A thrill shot through our hands. Delight, even. And then something more, something deeper, too. A sadness at a depth I could not fathom. An unworthiness as old as he was, covered up by his surprise. “You would accept me?”

I blinked, not expecting his reaction. “I trust that you do not want me dead. You would protect me and respect me, even if it is out of guilt.” I squeezed his hand. “I would accept you. ”

“If it was me, beside you. You would not run?” His voice was barely more than a breath.

Had he not suggested himself because of our history?

Because he believed I would never accept the man who destroyed my Fate?

It made sense. If he truly had Broken me, as he believed he had, I would never have plotted to come here.

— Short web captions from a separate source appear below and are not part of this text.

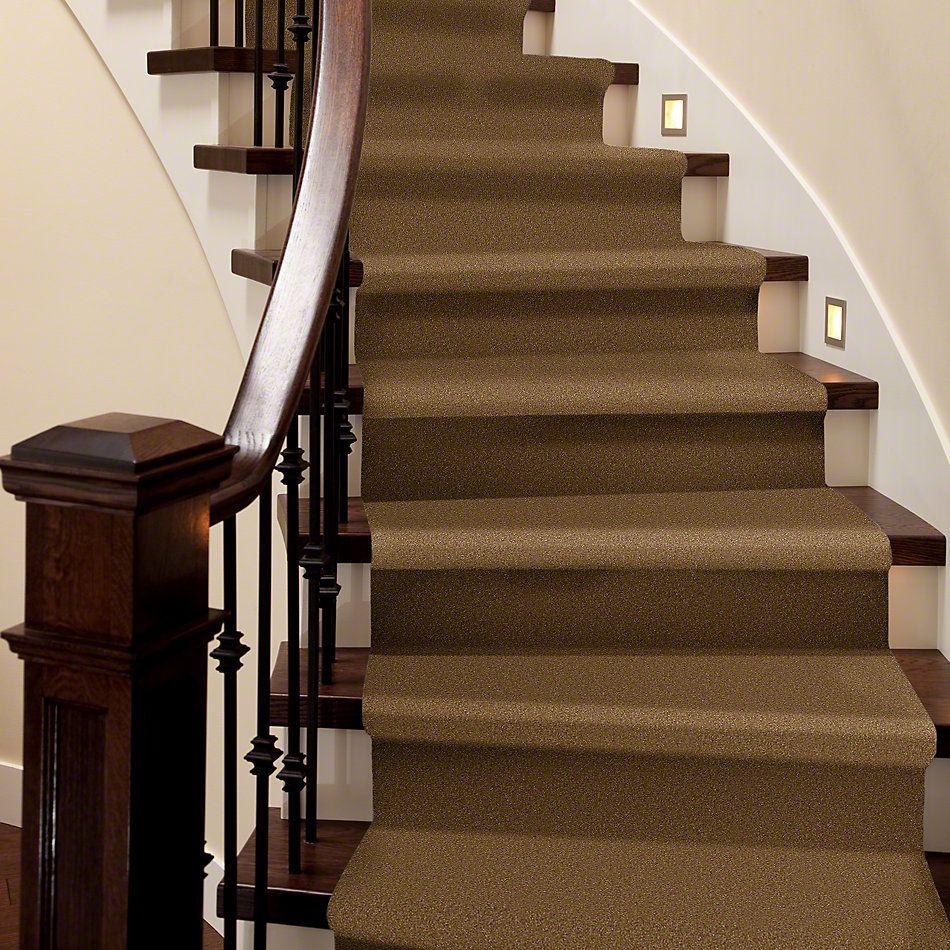 Shaw Floors Shaw Flooring Gallery Highland Cove III 12 Belt Buckle 00702_5223G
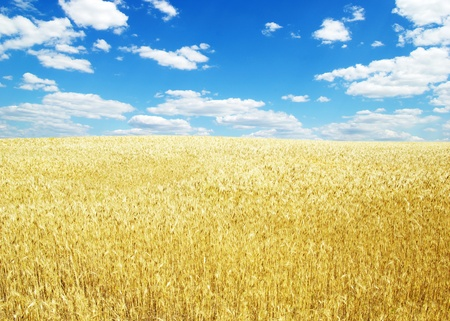 Fields of wheat at the end of summer fully ripe Stock Photo - 10527963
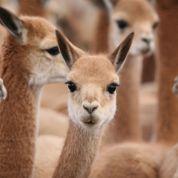 La vigogne, un luxe fragile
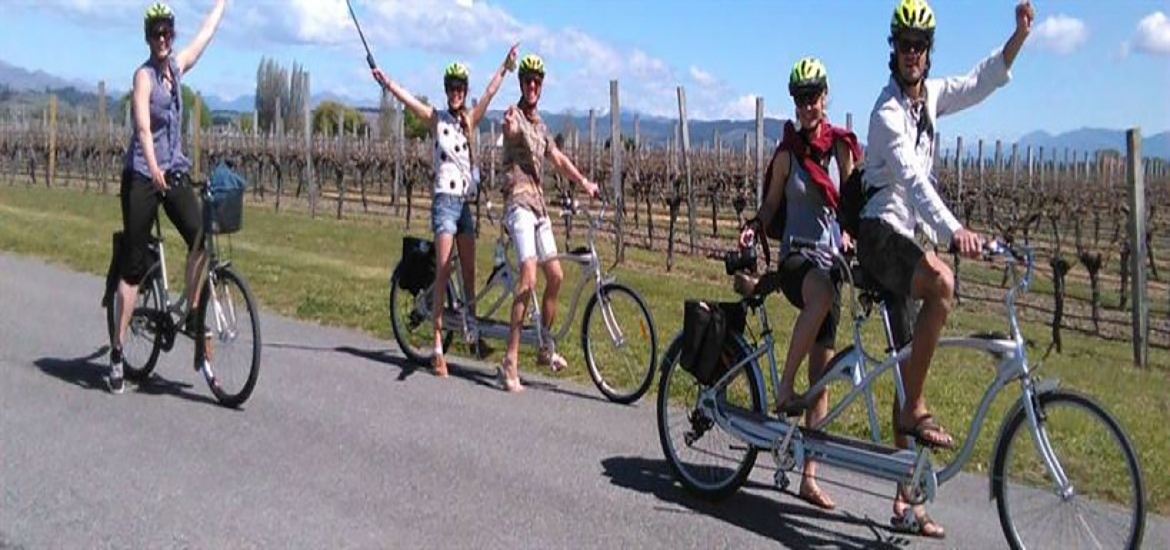 Tour del vino in bicicletta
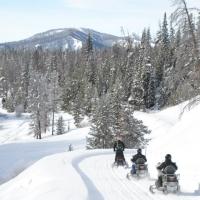 Togwotee Snowmobile Adventures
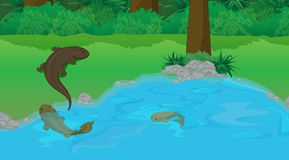 Evolution by the pond royalty free illustration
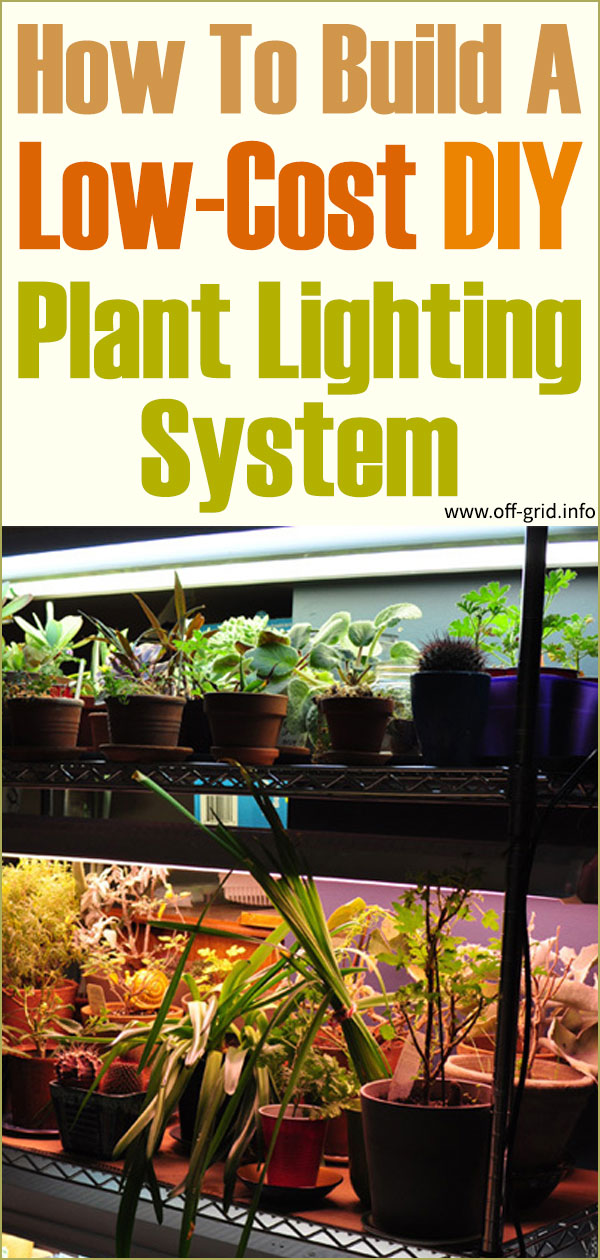 How To Build A Low-Cost DIY Plant Lighting System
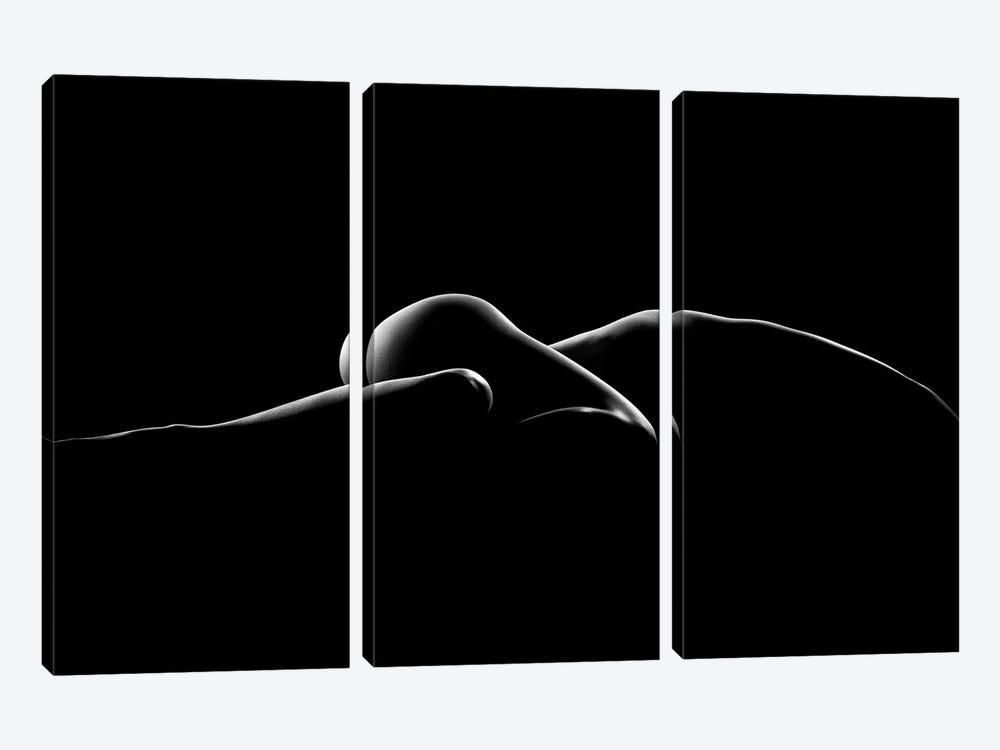 Nude Woman Bodyscape VIII by Johan Swanepoel 3-piece Art Print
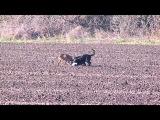 Охота на зайца 2013г. Ноябрь. С борзыми, дворнягами, и ружъём. (4 часть)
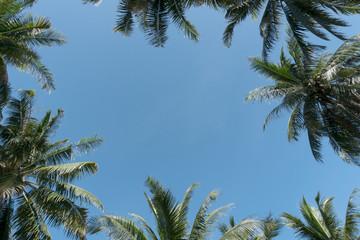 palm leaves frame on blue sky background.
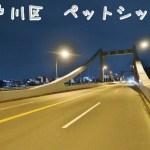 江戸川 ペットシッター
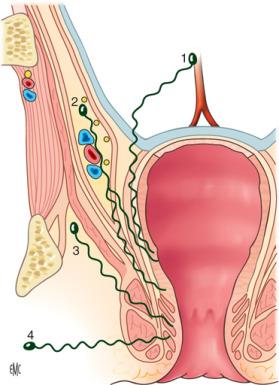 innervazione della prostata pdf 2016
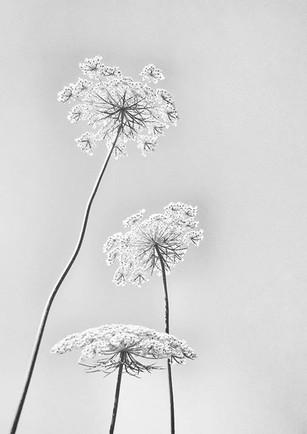 Summer's Snowflakes (Q-007)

I would never have left with him from Gossamir.

He must be entirely confused as to why I’d ever approached him.

“I would be running all my life,” I said, not telling him that somehow along the line I’d found I actually liked him. Not yet. “At least with you, we could find some common ground. Change a small piece of the world.”

At those last words, he tensed. Shame and anger floated to the top of his mind. I sensed his rejection before it fell as the regret steamed through him.

He hung his head with a groan. “Tani. I—”

I pulled my hand back. “It was a stupid suggestion.”

Langnathin pushed his hand through his hair, his other hand clenched at his side. “No. It’s just a lot to think about.”

I leaned forwards and scooped up Hanindred, placing him back onto my lap as I swept him into the fabric. “I get it,” I said, tying the straps. “You are a Crown Prince. I am a Broken thing.”

He growled, looking up at the sky. “That’s not how I see it.”

We stared at each other again, then. The Sightlander and the Touchlander. The Dragon Prince and the Moontouched Girl. The Prince and the Fugitive. We would always be on two different sides of this world, and I was a fool to think otherwise.

He did not speak again; he did not offer himself. He only looked guilty as anything.

That was it. The final throw of the dice, and I had lost. “I’d like to go back to my rooms now.”